#### [STATED EXERCISE]
Retype the lines below word for word, without the pictures.

===============

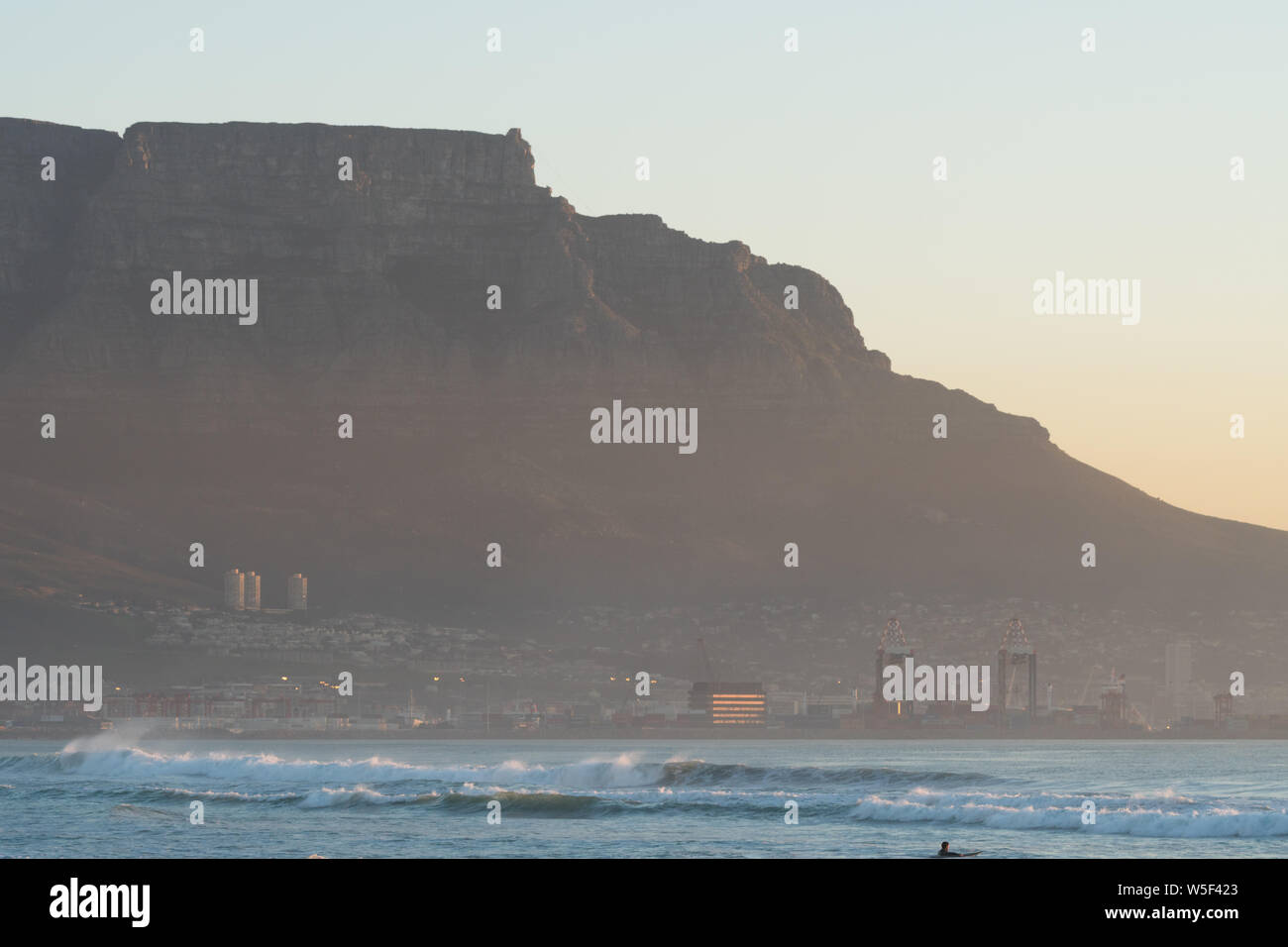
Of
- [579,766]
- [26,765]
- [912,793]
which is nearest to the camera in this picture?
[912,793]

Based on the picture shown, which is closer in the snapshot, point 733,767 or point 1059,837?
point 1059,837

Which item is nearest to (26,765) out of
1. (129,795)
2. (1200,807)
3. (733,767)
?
(129,795)

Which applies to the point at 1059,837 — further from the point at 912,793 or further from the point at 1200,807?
the point at 912,793
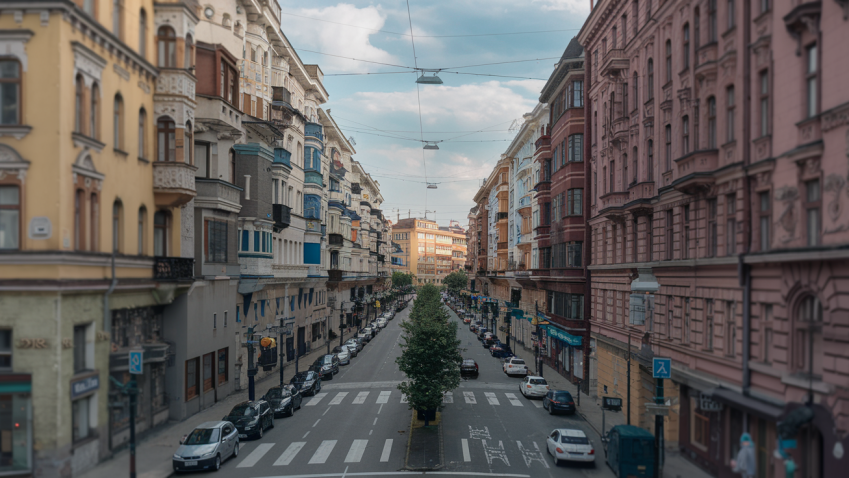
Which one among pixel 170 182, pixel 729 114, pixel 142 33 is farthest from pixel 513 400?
pixel 142 33

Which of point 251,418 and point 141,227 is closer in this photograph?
point 141,227

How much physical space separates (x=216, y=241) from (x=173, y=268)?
6154 mm

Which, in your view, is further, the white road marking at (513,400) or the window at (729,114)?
the white road marking at (513,400)

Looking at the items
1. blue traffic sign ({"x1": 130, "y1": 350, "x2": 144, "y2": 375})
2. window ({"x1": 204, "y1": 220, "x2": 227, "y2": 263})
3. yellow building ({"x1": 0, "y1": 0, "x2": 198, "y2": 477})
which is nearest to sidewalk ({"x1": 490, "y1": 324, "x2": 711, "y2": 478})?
blue traffic sign ({"x1": 130, "y1": 350, "x2": 144, "y2": 375})

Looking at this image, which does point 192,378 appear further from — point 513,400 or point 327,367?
point 513,400

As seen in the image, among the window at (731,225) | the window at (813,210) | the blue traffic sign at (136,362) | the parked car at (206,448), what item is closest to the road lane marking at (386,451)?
the parked car at (206,448)

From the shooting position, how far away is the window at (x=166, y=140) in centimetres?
2900

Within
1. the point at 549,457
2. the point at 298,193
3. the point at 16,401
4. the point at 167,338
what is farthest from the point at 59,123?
the point at 298,193

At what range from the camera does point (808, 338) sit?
1752 centimetres

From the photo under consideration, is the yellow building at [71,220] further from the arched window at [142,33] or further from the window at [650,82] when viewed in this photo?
the window at [650,82]

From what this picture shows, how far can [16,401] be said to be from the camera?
2103 cm

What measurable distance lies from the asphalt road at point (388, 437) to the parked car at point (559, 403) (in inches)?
19.9

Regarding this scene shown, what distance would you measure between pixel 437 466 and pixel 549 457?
491 cm

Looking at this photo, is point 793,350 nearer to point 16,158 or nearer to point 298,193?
point 16,158
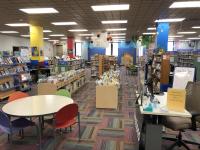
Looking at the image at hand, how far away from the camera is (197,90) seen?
309 centimetres

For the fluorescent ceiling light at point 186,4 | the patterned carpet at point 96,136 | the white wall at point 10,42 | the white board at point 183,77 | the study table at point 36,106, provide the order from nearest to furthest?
the study table at point 36,106
the patterned carpet at point 96,136
the white board at point 183,77
the fluorescent ceiling light at point 186,4
the white wall at point 10,42

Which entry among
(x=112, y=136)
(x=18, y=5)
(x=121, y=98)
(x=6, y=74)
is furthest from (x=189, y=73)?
(x=6, y=74)

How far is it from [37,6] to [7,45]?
1282cm

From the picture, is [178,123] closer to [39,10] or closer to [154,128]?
[154,128]

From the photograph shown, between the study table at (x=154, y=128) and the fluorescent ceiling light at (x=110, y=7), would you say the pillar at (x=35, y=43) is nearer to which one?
the fluorescent ceiling light at (x=110, y=7)

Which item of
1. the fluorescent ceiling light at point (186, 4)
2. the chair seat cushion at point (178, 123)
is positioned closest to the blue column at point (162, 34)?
the fluorescent ceiling light at point (186, 4)

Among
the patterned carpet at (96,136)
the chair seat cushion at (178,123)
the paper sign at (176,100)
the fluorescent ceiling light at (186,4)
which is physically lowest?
the patterned carpet at (96,136)

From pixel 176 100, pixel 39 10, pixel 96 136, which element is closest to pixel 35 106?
pixel 96 136

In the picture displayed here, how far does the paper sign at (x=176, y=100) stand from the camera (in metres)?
2.70

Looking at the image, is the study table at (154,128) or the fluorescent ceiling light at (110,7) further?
the fluorescent ceiling light at (110,7)

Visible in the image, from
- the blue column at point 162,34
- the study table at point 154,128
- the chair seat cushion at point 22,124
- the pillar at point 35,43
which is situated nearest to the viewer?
the study table at point 154,128

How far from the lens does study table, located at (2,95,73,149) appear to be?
9.50 ft

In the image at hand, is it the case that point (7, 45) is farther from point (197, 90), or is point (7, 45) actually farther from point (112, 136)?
point (197, 90)

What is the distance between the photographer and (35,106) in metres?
3.25
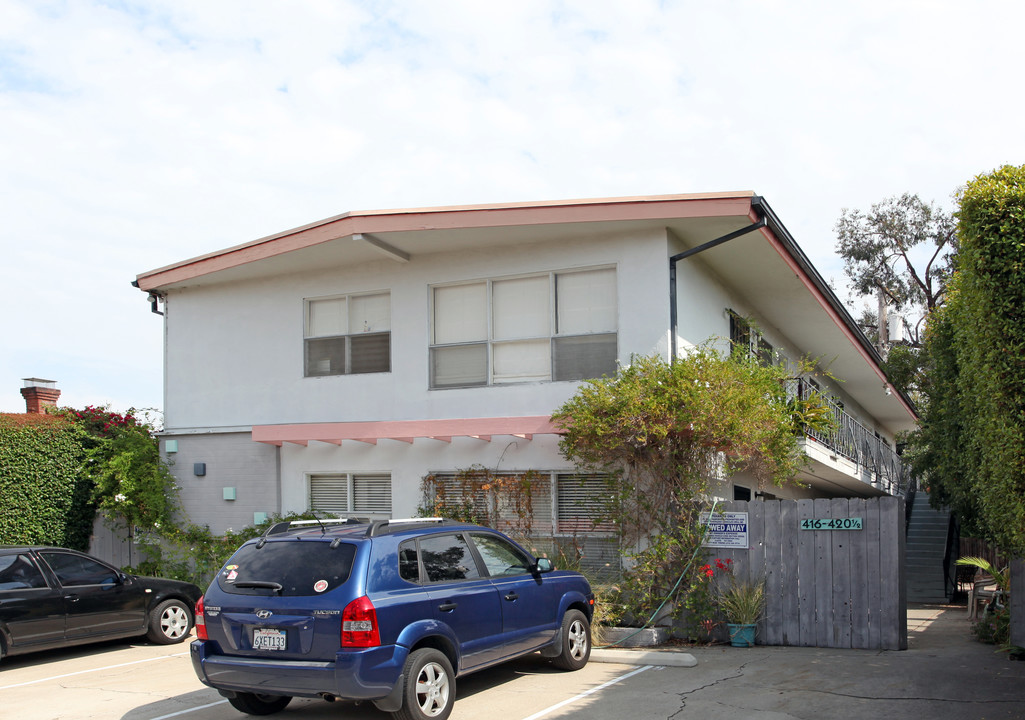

===============

#### [RESULT OF THE TASK]
Of
- [579,766]
- [26,765]
- [912,793]
which is nearest to the camera in this picture?
[912,793]

Based on the picture shown, which is closer in the snapshot, point 733,767 or point 1059,837?
point 1059,837

Which item is nearest to (26,765) out of
1. (129,795)
2. (1200,807)
3. (733,767)
?
(129,795)

Which applies to the point at 1059,837 — further from the point at 912,793 or further from the point at 1200,807?
the point at 912,793
Which one among pixel 170 182, pixel 729 114, pixel 142 33 is farthest from pixel 513 400?
pixel 142 33

Which of point 251,418 and point 141,227 is closer in this photograph?
point 141,227

How much physical space separates (x=216, y=241) from (x=173, y=268)?
6154 mm

Which, in your view, is further, the white road marking at (513,400) or the window at (729,114)?
the white road marking at (513,400)

Looking at the items
1. blue traffic sign ({"x1": 130, "y1": 350, "x2": 144, "y2": 375})
2. window ({"x1": 204, "y1": 220, "x2": 227, "y2": 263})
3. yellow building ({"x1": 0, "y1": 0, "x2": 198, "y2": 477})
which is nearest to sidewalk ({"x1": 490, "y1": 324, "x2": 711, "y2": 478})?
blue traffic sign ({"x1": 130, "y1": 350, "x2": 144, "y2": 375})

Looking at this image, which does point 192,378 appear further from — point 513,400 or point 327,367?
point 513,400

As seen in the image, among the window at (731,225) | the window at (813,210) | the blue traffic sign at (136,362) | the parked car at (206,448), what item is closest to the road lane marking at (386,451)?
the parked car at (206,448)

From the shooting position, how far away is the window at (x=166, y=140) in centimetres?
2900

Within
1. the point at 549,457
2. the point at 298,193
3. the point at 16,401
4. the point at 167,338
what is farthest from the point at 59,123?
the point at 298,193

At what range from the camera does point (808, 338) sit?
1752 centimetres

From the photo under consideration, is the yellow building at [71,220] further from the arched window at [142,33] or further from the window at [650,82] when viewed in this photo?
the window at [650,82]

From what this picture shows, how far can [16,401] be said to be from the camera?
2103 cm

What measurable distance lies from the asphalt road at point (388, 437) to the parked car at point (559, 403) (in inches)?
19.9

Regarding this scene shown, what distance would you measure between pixel 437 466 and pixel 549 457?
491 cm

Looking at this photo, is point 793,350 nearer to point 16,158 or nearer to point 298,193?
point 16,158
Looking at the image at hand, how far away from the camera is (197,90) seen?
309 centimetres

For the fluorescent ceiling light at point 186,4 | the patterned carpet at point 96,136 | the white wall at point 10,42 | the white board at point 183,77 | the study table at point 36,106, provide the order from nearest to furthest?
the study table at point 36,106
the patterned carpet at point 96,136
the white board at point 183,77
the fluorescent ceiling light at point 186,4
the white wall at point 10,42

Which entry among
(x=112, y=136)
(x=18, y=5)
(x=121, y=98)
(x=6, y=74)
is furthest from (x=189, y=73)?
(x=6, y=74)

How far is it from [37,6] to [7,45]?
1282cm

From the picture, is [178,123] closer to [39,10] or closer to [154,128]?
[154,128]

From the photograph shown, between the study table at (x=154, y=128) and the fluorescent ceiling light at (x=110, y=7), would you say the pillar at (x=35, y=43) is nearer to which one?
the fluorescent ceiling light at (x=110, y=7)

Which item of
1. the fluorescent ceiling light at point (186, 4)
2. the chair seat cushion at point (178, 123)
is positioned closest to the blue column at point (162, 34)?
the fluorescent ceiling light at point (186, 4)

Among
the patterned carpet at (96,136)
the chair seat cushion at (178,123)
the paper sign at (176,100)
the fluorescent ceiling light at (186,4)
which is physically lowest?
the patterned carpet at (96,136)

From pixel 176 100, pixel 39 10, pixel 96 136, which element is closest to pixel 35 106?
pixel 96 136

In the picture displayed here, how far does the paper sign at (x=176, y=100) stand from the camera (in metres)?
2.70

Looking at the image, is the study table at (154,128) or the fluorescent ceiling light at (110,7) further?
the fluorescent ceiling light at (110,7)

Visible in the image, from
- the blue column at point 162,34
- the study table at point 154,128
- the chair seat cushion at point 22,124
- the pillar at point 35,43
which is situated nearest to the viewer?
the study table at point 154,128

How far from the lens does study table, located at (2,95,73,149) appear to be?
9.50 ft

In the image at hand, is it the case that point (7, 45) is farther from point (197, 90), or is point (7, 45) actually farther from point (112, 136)?
point (197, 90)

What is the distance between the photographer and (35,106) in metres?
3.25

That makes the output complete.